Nach überliefertem Recht gehört »Jenen vom Schilf« alles Land im Tschadsee. Vorausgesetzt natürlich, man versteht die Welt noch so, wie sie war, bevor sie modern wurde. Für Ibrahim Adam, den die Annehmlichkeiten neuzeitlichen Komforts ohnehin nie erreicht hatten, war das kein Problem.
In einem Gefühl sanfter Vertrautheit richtete er seine neue Wohninsel nach alter Ordnung ein: im Namen des Sultans und als dessen Willensvollstrecker auf Kinasserom.
Binnen kurzem zog die Insel des Sieges zahlreiche Fischer an. Sie kamen aus verschiedenen Regionen des verbrannten Sahel, sogar aus dem fernen Mali siedelte ein Mann vom Nigerfluss nach Kinasserom über. Bald standen auf der Insel 14 voneinander getrennte Hüttenhaufen, konnte man an ihrer Anlegestelle 14 verschiedene Idiome hören, und das tschadische Arabisch als verbindende Lingua franca. Denn Ibrahim wies jedem Volk eine Parzelle zu, damit die Leute ihr Leben nach eigenem Brauch und Gutdünken gestalten konnten.
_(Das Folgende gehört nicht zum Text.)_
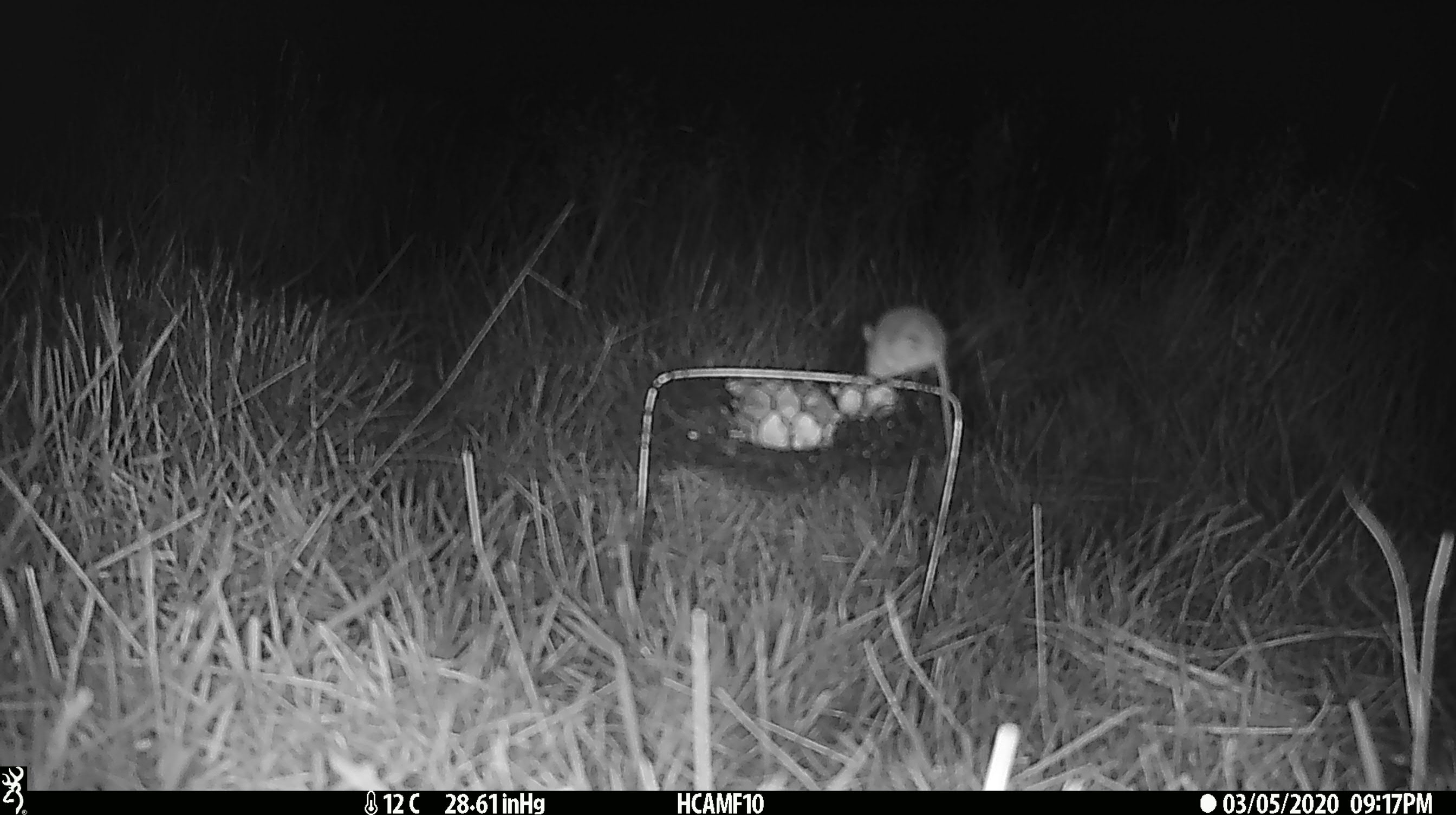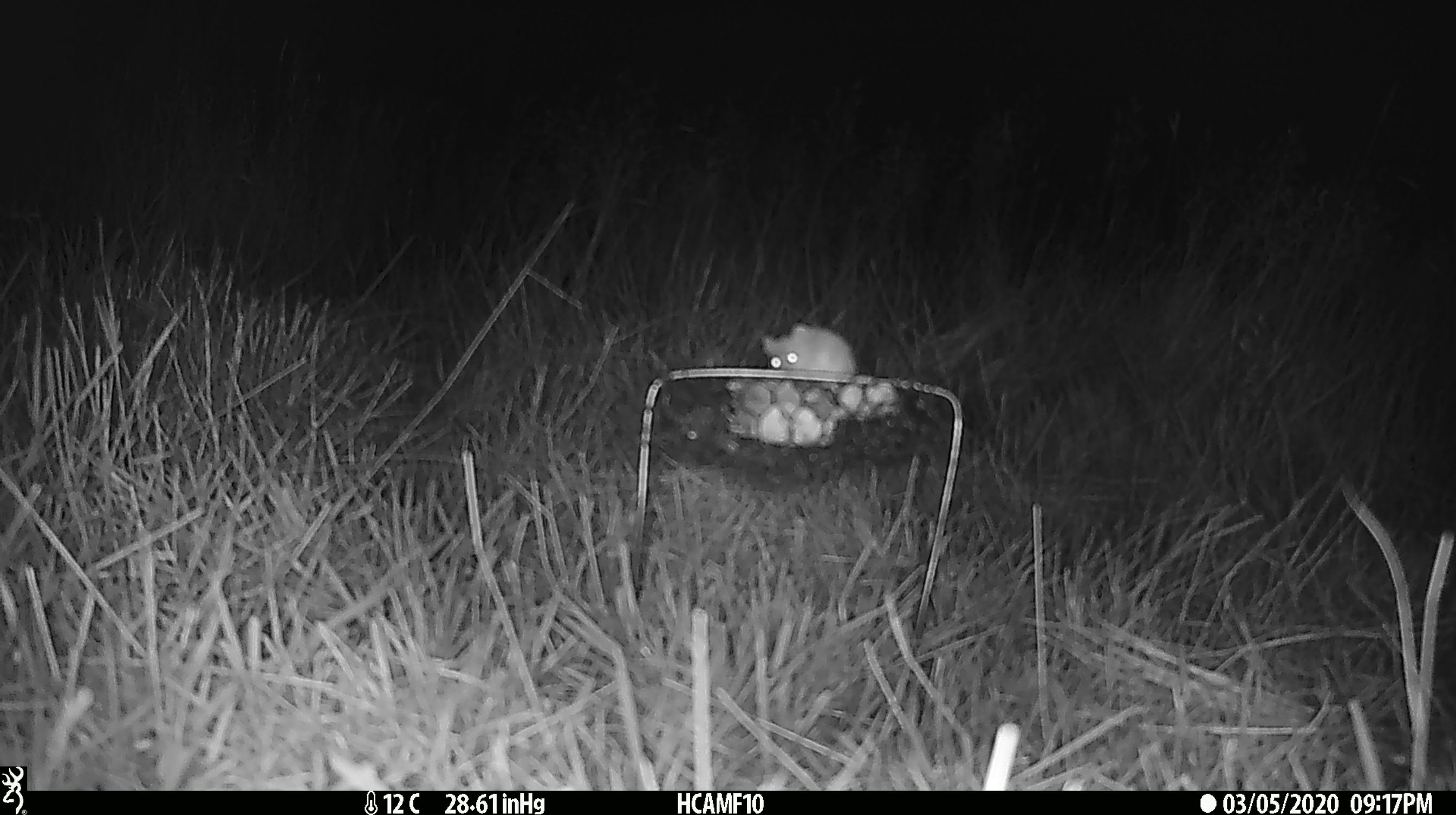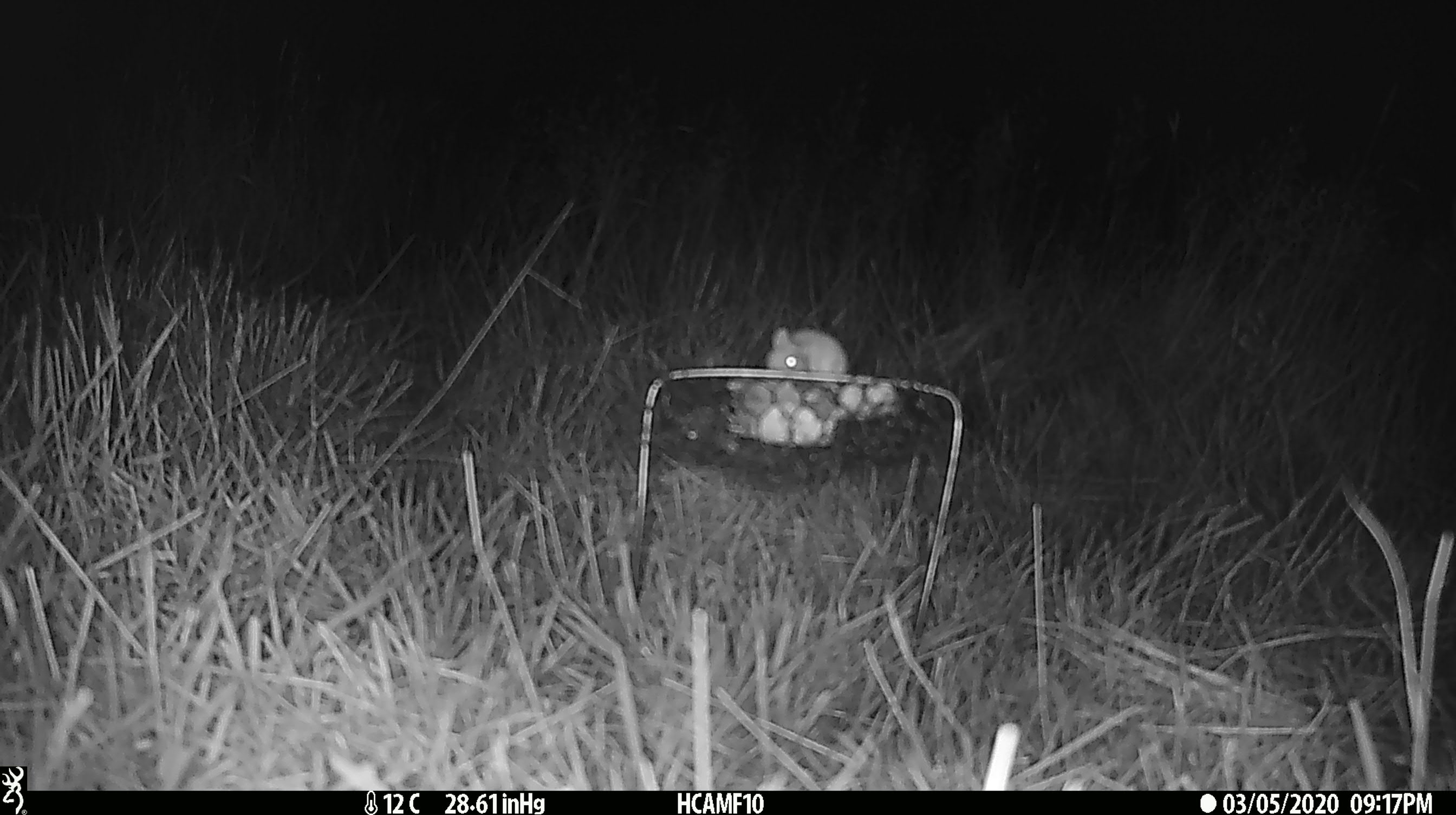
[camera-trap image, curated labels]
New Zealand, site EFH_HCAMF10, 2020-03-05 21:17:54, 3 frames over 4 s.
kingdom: Animalia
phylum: Chordata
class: Mammalia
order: Rodentia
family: Muridae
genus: Mus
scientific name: Mus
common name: mouse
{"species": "mouse (Mus)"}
Verstieß jemand gegen die für sie alle gültigen Vorschriften, legte Ibrahim den Schuldigen gefesselt ins Boot und brachte ihn zum Palast nach Bol. Auf dass der Sultan Recht sprechen möge.
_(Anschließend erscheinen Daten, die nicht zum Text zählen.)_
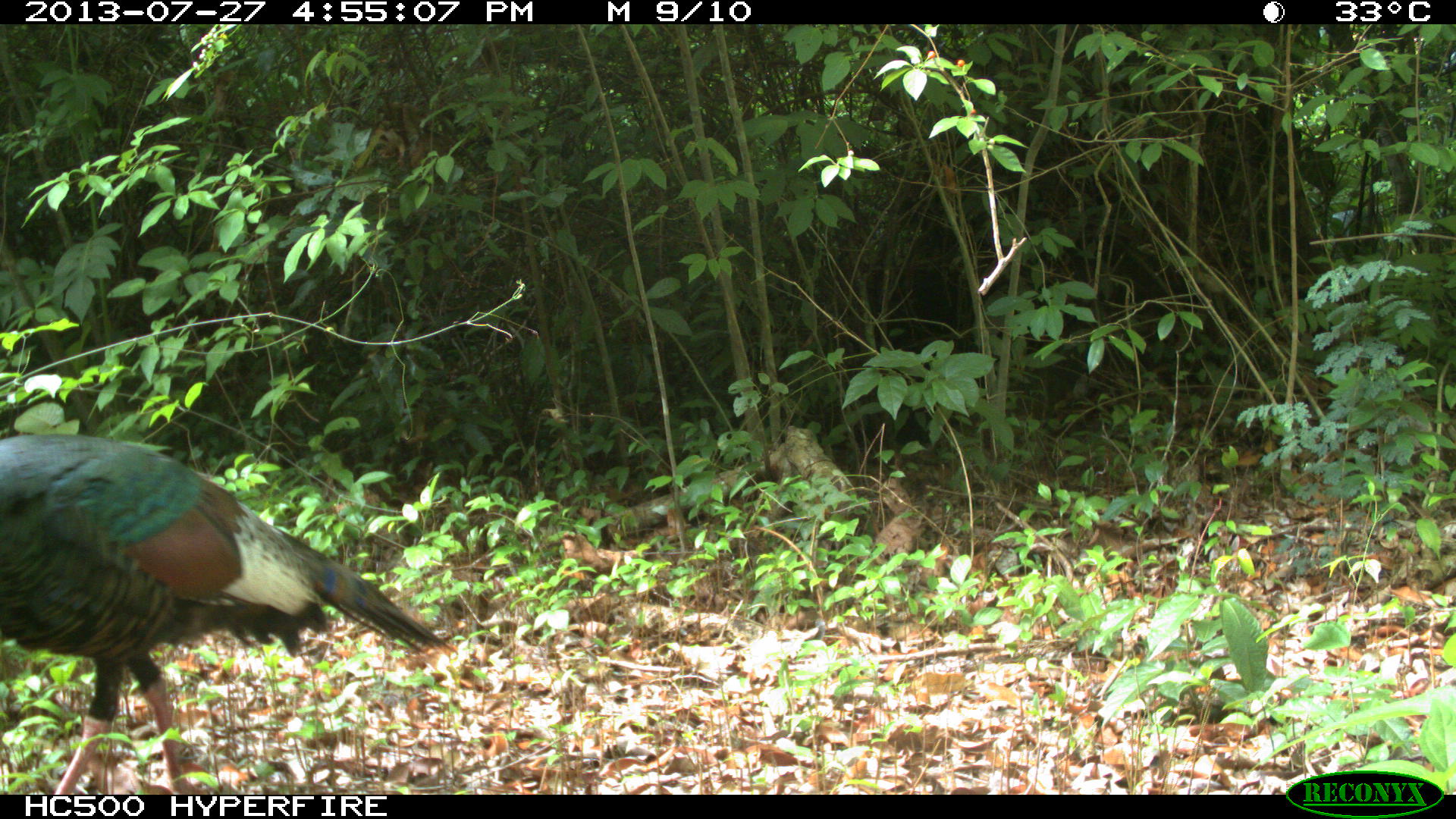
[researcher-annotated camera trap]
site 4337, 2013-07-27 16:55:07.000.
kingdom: Animalia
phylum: Chordata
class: Aves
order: Galliformes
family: Phasianidae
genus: Meleagris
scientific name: Meleagris ocellata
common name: ocellated turkey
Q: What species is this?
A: Meleagris ocellata (ocellated turkey).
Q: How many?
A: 1.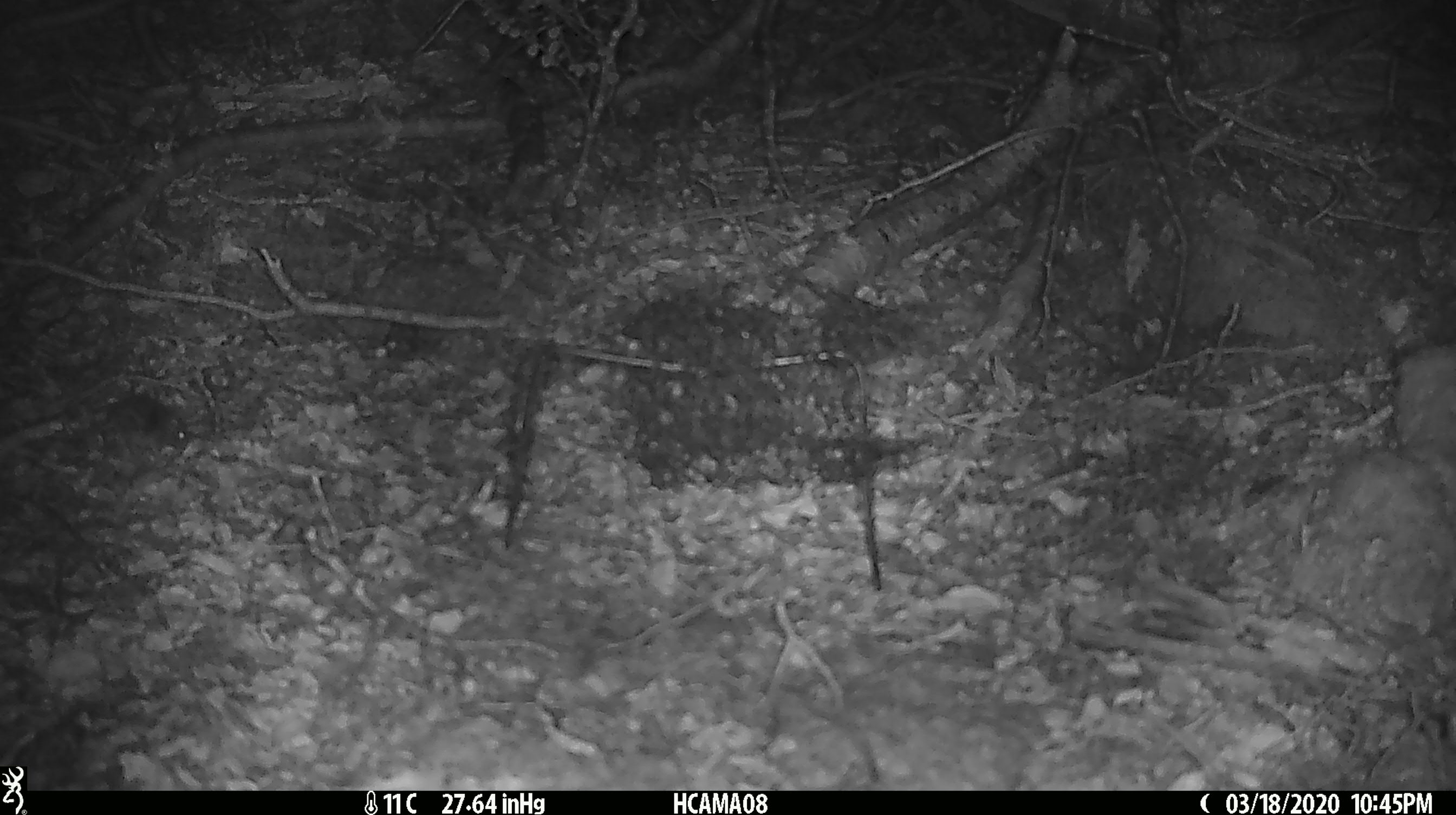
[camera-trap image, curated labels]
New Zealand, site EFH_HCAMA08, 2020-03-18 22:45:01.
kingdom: Animalia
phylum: Chordata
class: Mammalia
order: Rodentia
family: Muridae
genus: Mus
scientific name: Mus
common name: mouse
Für das Sultanat wurde das Schrumpfen des Sees zu einer lohnenden Katastrophe: Immer mehr Inseln tauchten im Laufe der Jahre auf, und ihre Siedler waren, ob Buduma oder nicht, Untertanen des Sultans vom Tschadsee. Als schwierig erwies sich nur, dass der Palast weit entfernt lag von den wichtigsten seiner neuen Besitzungen. Gewiss, manche Aufgaben konnten Statthalter erledigen, resolute Männer vom Schlage eines Ibrahim Adam. Doch zeigten nicht die Erfahrungen verflossener Jahrhunderte, dass die Ausübung von Macht zwangsläufig die Frage der Legitimität aufwarf? Und dass es den Untertanen oft nicht ausreichte zu wissen, dass ihr ferner Sultan von Allahs Gnaden herrschte? Brauchten die Bewohner der neuen Inseln nicht die Präsenz eines weisen Führers in ihrer Mitte?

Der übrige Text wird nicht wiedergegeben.